Because liquid sodium is itself a very good electrical conductor, the energy converters cannot be supplied with sodium from a common conduit. In the machine house, at the head of the cascade, there is a device for electrical isolation. A line for liquid sodium leads from there to each of the disk-shaped energy converter cells. Only small diameter, thin-walled tubes, are needed, because there is only a pressure of 10 bar at the most, and the delivery rate of sodium is only about one cubic centimeter per second.

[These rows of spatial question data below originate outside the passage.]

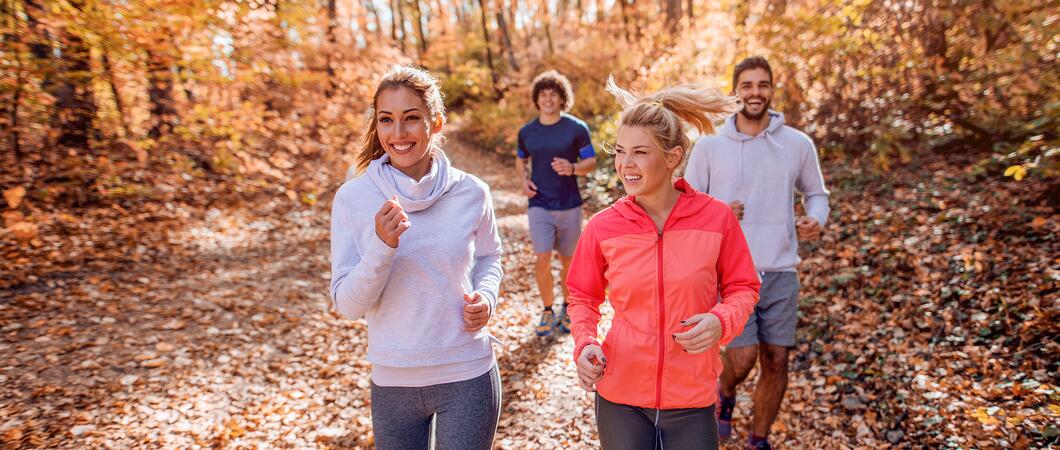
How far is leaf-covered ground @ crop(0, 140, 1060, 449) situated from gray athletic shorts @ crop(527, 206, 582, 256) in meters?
1.08

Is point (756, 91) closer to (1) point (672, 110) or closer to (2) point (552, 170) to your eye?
(1) point (672, 110)

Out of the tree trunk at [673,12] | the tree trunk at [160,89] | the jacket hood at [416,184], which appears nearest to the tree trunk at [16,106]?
the tree trunk at [160,89]

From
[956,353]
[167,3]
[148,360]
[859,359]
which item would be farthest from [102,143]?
[956,353]

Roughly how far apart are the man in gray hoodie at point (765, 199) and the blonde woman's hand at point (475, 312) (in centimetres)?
207

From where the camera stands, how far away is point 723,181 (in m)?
3.94

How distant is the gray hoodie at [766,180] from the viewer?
3834 millimetres

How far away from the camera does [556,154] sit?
6.05 meters

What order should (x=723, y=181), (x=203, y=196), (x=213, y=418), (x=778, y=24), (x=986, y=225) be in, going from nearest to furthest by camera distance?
1. (x=723, y=181)
2. (x=213, y=418)
3. (x=986, y=225)
4. (x=778, y=24)
5. (x=203, y=196)

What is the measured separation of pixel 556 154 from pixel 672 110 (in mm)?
3319

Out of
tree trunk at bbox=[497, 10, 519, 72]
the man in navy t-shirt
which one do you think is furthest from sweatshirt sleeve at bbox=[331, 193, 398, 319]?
tree trunk at bbox=[497, 10, 519, 72]

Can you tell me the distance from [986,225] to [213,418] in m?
7.60

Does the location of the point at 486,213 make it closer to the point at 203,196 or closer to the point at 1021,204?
the point at 1021,204

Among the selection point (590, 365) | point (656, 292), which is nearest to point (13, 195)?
point (590, 365)

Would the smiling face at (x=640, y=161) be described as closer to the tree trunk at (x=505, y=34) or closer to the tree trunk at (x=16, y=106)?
the tree trunk at (x=16, y=106)
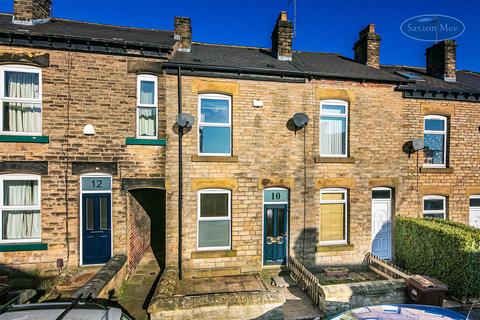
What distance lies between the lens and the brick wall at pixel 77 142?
736cm

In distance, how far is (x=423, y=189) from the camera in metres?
9.57

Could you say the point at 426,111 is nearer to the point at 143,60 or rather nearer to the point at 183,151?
the point at 183,151

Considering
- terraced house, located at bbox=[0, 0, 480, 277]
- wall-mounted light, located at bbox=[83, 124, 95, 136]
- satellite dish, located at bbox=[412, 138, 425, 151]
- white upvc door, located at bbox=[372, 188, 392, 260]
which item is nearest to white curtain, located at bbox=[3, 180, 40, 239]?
terraced house, located at bbox=[0, 0, 480, 277]

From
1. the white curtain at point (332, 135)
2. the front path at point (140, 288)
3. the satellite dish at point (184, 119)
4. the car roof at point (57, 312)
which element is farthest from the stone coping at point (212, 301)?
the white curtain at point (332, 135)

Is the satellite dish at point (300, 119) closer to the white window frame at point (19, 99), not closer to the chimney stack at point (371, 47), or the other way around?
the chimney stack at point (371, 47)

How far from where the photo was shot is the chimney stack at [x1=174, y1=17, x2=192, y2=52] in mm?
9789

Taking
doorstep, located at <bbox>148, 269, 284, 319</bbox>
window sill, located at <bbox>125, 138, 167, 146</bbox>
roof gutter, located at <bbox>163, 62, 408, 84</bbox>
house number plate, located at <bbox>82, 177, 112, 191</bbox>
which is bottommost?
doorstep, located at <bbox>148, 269, 284, 319</bbox>

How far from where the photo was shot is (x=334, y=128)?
9258 mm

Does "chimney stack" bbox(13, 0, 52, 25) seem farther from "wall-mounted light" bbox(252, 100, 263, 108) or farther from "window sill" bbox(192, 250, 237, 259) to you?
"window sill" bbox(192, 250, 237, 259)

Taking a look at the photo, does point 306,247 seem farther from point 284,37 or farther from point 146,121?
point 284,37

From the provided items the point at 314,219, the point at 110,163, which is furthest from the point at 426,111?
the point at 110,163

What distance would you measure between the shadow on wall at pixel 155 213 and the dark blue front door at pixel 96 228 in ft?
3.87

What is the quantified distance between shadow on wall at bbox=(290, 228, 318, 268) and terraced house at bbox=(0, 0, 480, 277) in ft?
0.16

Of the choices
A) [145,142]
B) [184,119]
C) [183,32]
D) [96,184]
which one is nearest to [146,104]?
[145,142]
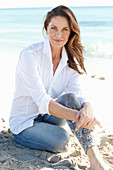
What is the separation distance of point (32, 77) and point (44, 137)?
61cm

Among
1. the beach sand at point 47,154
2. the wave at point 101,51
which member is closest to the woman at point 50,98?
the beach sand at point 47,154

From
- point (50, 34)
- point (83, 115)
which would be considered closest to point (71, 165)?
point (83, 115)

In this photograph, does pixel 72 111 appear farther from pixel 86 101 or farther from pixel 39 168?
pixel 39 168

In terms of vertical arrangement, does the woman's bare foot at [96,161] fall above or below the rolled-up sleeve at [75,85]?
below

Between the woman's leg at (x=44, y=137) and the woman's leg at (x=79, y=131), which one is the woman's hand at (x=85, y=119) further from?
the woman's leg at (x=44, y=137)

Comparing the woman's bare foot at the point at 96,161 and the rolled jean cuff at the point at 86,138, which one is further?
the rolled jean cuff at the point at 86,138

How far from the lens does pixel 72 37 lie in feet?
9.63

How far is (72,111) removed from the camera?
8.30 ft

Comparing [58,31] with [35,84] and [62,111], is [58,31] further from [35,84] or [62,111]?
[62,111]

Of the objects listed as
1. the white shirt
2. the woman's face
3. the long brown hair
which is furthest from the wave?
the woman's face

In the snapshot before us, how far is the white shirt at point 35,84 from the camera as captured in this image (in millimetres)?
2660

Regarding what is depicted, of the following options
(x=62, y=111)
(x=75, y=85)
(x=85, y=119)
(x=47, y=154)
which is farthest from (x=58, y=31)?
(x=47, y=154)

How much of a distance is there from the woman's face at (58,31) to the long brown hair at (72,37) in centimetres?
5

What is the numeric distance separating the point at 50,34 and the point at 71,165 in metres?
1.31
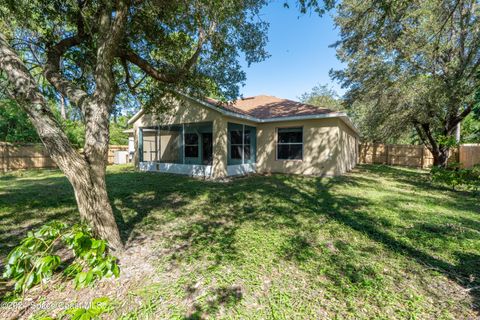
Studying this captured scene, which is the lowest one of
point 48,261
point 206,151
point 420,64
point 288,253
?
point 288,253

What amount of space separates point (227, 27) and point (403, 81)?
8665 mm

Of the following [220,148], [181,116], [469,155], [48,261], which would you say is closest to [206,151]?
[181,116]

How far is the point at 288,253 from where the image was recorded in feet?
10.1

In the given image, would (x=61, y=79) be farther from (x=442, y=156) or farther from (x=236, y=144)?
(x=442, y=156)

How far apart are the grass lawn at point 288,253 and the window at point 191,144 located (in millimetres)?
6267

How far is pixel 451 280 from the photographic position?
2.50m

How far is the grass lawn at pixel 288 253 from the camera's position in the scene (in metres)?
2.12

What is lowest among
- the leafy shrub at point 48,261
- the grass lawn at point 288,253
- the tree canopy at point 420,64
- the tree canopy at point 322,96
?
the grass lawn at point 288,253

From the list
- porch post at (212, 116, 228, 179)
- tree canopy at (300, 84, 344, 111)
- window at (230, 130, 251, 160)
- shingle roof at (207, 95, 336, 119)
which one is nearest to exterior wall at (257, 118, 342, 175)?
shingle roof at (207, 95, 336, 119)

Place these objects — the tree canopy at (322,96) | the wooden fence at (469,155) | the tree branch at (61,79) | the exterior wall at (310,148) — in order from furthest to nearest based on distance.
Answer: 1. the tree canopy at (322,96)
2. the wooden fence at (469,155)
3. the exterior wall at (310,148)
4. the tree branch at (61,79)

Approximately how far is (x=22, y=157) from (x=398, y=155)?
2380 centimetres

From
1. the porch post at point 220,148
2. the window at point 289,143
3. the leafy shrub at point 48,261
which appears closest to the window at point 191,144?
the porch post at point 220,148

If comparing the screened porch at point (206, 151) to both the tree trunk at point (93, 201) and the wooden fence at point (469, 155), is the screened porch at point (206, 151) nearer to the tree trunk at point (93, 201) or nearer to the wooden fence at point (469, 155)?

In the energy absorption operation, reversing the flow direction, the reconversion of sodium sulfides into sulfur takes place.
The energy converter cascades are placed in concrete tubes, which are lowered into the earth. To increase fire safety (in the case of a leak in one of the sodium supply pipes), the remaining space between the wall of the concrete pipe and the cascade can be filled with sand.
GroNaS Storage facility
A GroNaS storage system consists essentially of two heat-insulated tanks and a machine house (M). The machine house houses the energy converter cascades (W) and electrical and chemical process engineering functional units. Furthermore, a protective gas system (G), a cooling device (K), a high-voltage field with transformer (T) and switching devices as well as the control and communication devices belong to the storage plant.
The figure shows a particularly safe variant of the storage facility, which is characterized by sodium and sulfur storage tanks lowered into the ground. According to recent findings, an equivalent, low risk potential can also be achieved with above-ground tanks. The construction costs would be significantly lower in this case.
One tank is for liquid sodium. It is full when the accumulator is charged with the maximum energy and empty when the accumulator has exhausted all the energy. In the energy delivery mode, sodium is pumped to the energy converter cascades. During energy absorption, sodium forms in the energy converters and is pumped back into the tank.
The second tank contains sulfur when energy is stored in the storage tank and sodium sulfide when the energy is released. For power generation, sulfur is taken from the top of the tank and pumped through the energy converter cascades. In the process, it converts to sodium sulphide, absorbing sodium. After leaving the cascade, the sodium sulfides are fed down into the same tank from which the sulfur was taken. This tank thus serves at the same time as the reservoir for the high-energy and the low-energy form of the positive electrode. This is possible because sulfur and sodium sulfides are immiscible, like oil and water. Down in the tank is the sodium sulfide mixture with the higher density, and above the sulfur with the lower density.
A cooling device for the energy carrier materials is required, because the energy converters generate more waste heat than is needed to maintain the operating temperature.